Does your ex also have sex with dudes? That's the only issue about which you're going to get a "male perspective" on DL.

Mostly it will be "If he's hawt it's fine."

by Anonymousreply 17February 4, 2022 1:01 PM

Reply 15-thanks for the tough love. I needed to hear it.

by Anonymousreply 18February 4, 2022 1:01 PM

Stay out of the mall, problem solved

by Anonymousreply 19February 4, 2022 1:02 PM

[quote]Is it really that weird to bump into people at the mall?

This is an EST so it doesn't really matter...but occasionally, sure. But OP says she bumped into them recently and the gf made a scene, and then again 'today'. Do any of them do anything but hang at the mall?

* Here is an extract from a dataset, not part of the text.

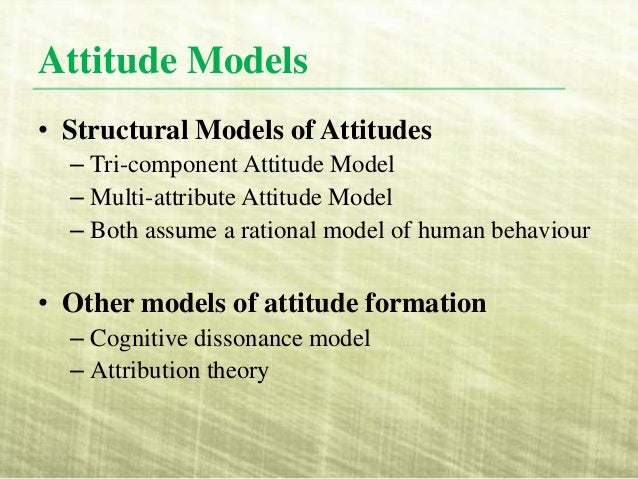 consumer attitude and beliefs Belief, affect, and attitude:  series of articles published in the journal of consumer psy-chology  beliefs and attitude results.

by Anonymousreply 20February 4, 2022 1:03 PM

[quote] Reply 4.

That isn't the way we reply here, If you want to refer to another post R8. You just put an r and then the number of the post you are replying to.

by Anonymousreply 21February 4, 2022 1:03 PM

Reply 16-thank you for the beautiful reply. I googled The Way We Were. Are you referring to the movie or the song?

by Anonymousreply 22February 4, 2022 1:04 PM

What would draw a teenage girl to DL?

Sorry OP, can’t relate, and starting threads like this just uses up bandwidth.

by Anonymousreply 23February 4, 2022 1:11 PM

She has no class and your former man has issues of his own for taking this sh.t, in public no less. I'd say retain your dignity and forget these messy loons. It doesn't matter what he thinks. Develop security in your own thoughts.

Now where are the dickpics? That's just good manners.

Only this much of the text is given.